There's a new anthology out shortly, called Poems That Make Grown Men Cry. Now, poems provide easy pickings in the sob stakes Dover Beach, Ode to Immortality, Donal Og, The River Merchant's Wife. But what about books? Not whole books, but moments in books that make you come up short, lines that perhaps make you think some dust got in your eye.

Sometimes they're desolating, sometimes uplifting, so here are some of both, with due respect for context and non-spoilering, and trying to keep each to a couple of sentences.

She walked rapidly in the thin June sunlight towards the worst horror of all.

But she turned to the door, and her headshake was now the end. "We shall never be again as we were!"

Death never mattered at those times in the early days I even used to pray for it: the shattering annihilation that would prevent for ever the getting up, the putting on of clothes, the watching her torch trail across to the opposite side of the common like the tail-light of a low car driving away.

To think that I've wasted years of my life, that I've longed to die, that I've experienced my greatest love, for a woman who didn't appeal to me, who wasn't even my type.

Blind and crying, their love groped for a door of entry, and turned away defeated.

All the men and women she knew were like atoms whirling away from each other in some wild centrifugal dance: her first glimpse of the continuity of life had come to her that evening.

Now truly we were cast out to wander, and there was an end to housekeeping.

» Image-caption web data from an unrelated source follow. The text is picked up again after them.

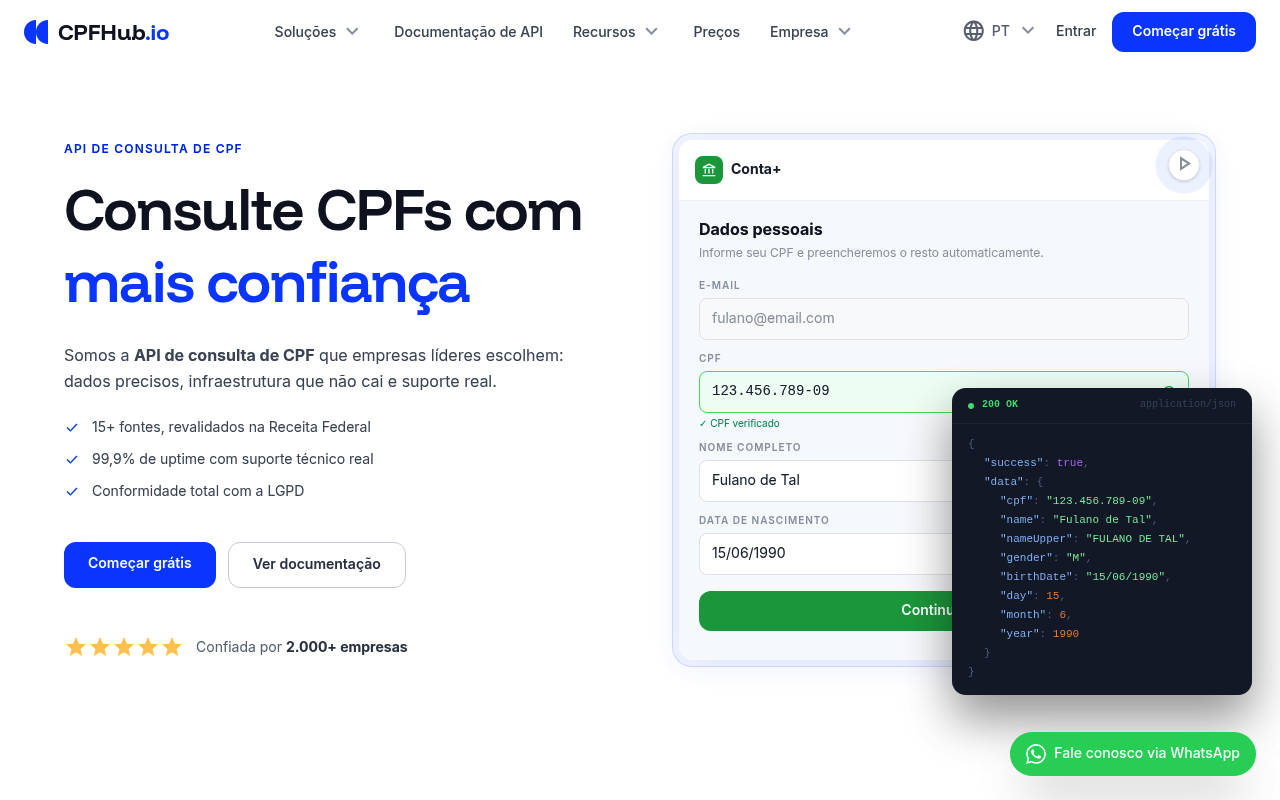 CPFHub website screenshot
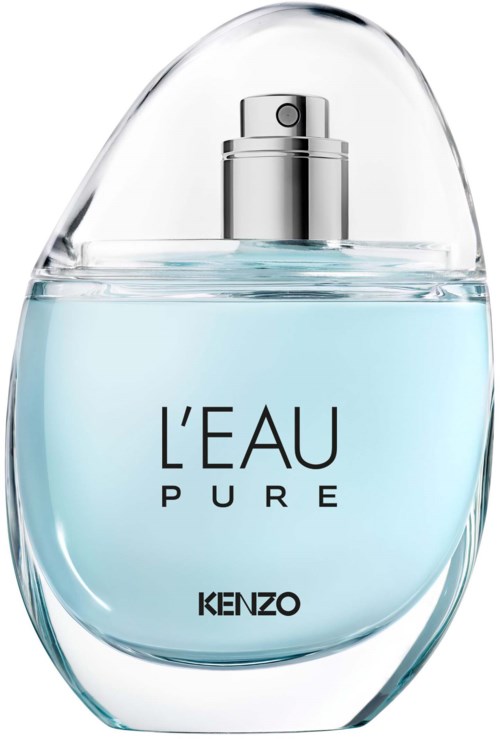 Eine klare Glas-Parfümflasche mit blauer Flüssigkeit, gekennzeichnet 'L'EAU PURE' von Kenzo, mit silberner Zerstäuber.
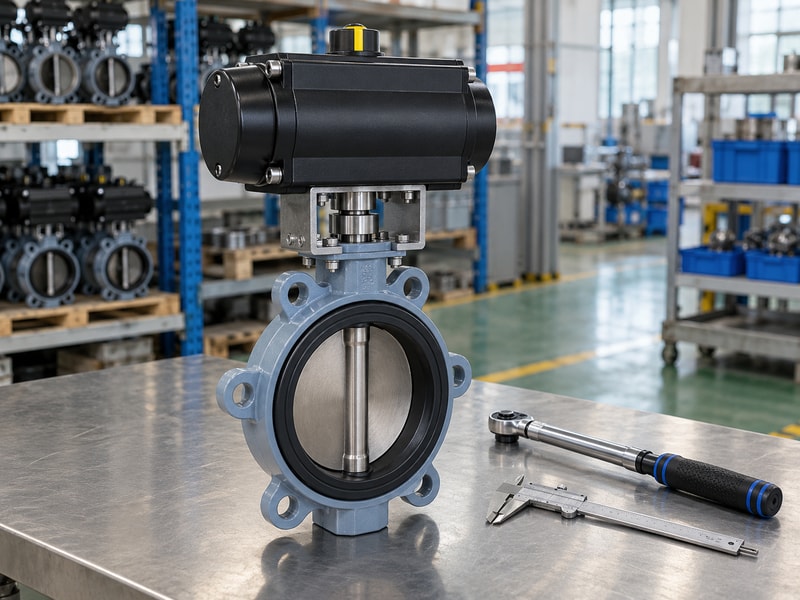spring return actuator for butterfly valve automation: valve assembly beside inspection tools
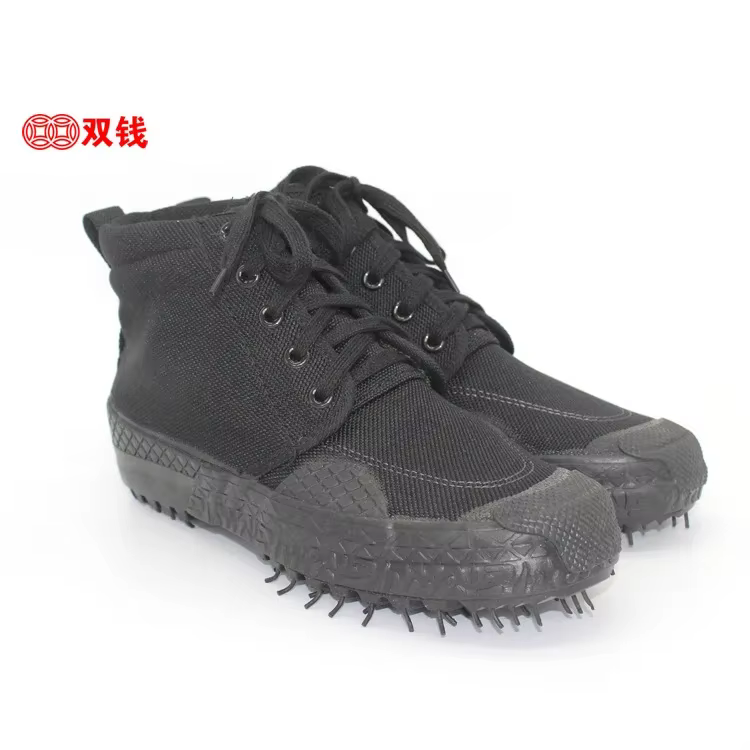 Chaussures d'entraînement montantes noires à double argent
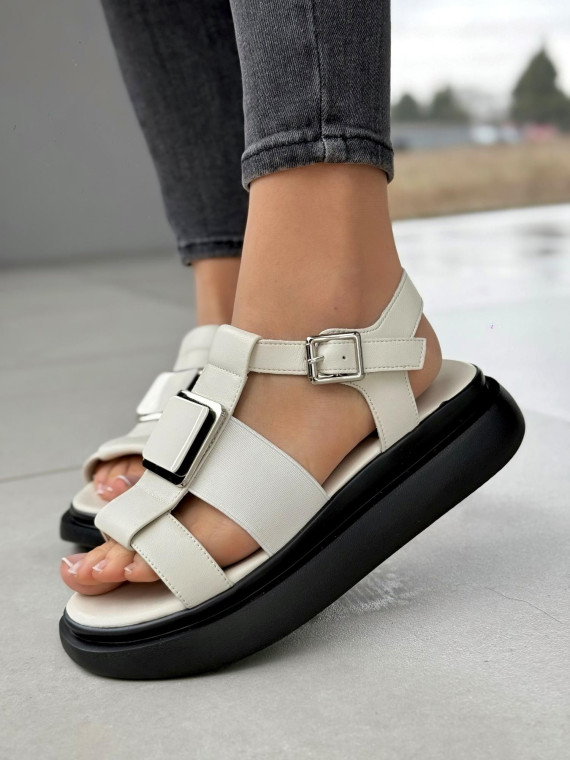 Sanałki beżowe ze skóry naturalnej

I lingered round [the three graves], under that benign sky; watched the moths fluttering among the heath, and hare-bells; listened to the soft wind breathing through the grass; and wondered how anyone could ever imagine unquiet slumbers for the sleepers in that quiet earth.

He heard the snow falling faintly through the universe and faintly falling, like the descent of their last end, upon all the living and the dead.

He gently released my hand, opened the door, went inside, and shut the door behind him. I never saw him again.

She walked away from him and, as he watched her go, he found that the terrible weight in his stomach seemed to have lessened slightly.

"Only the margin left to write on now. I love you, I love you, I love you."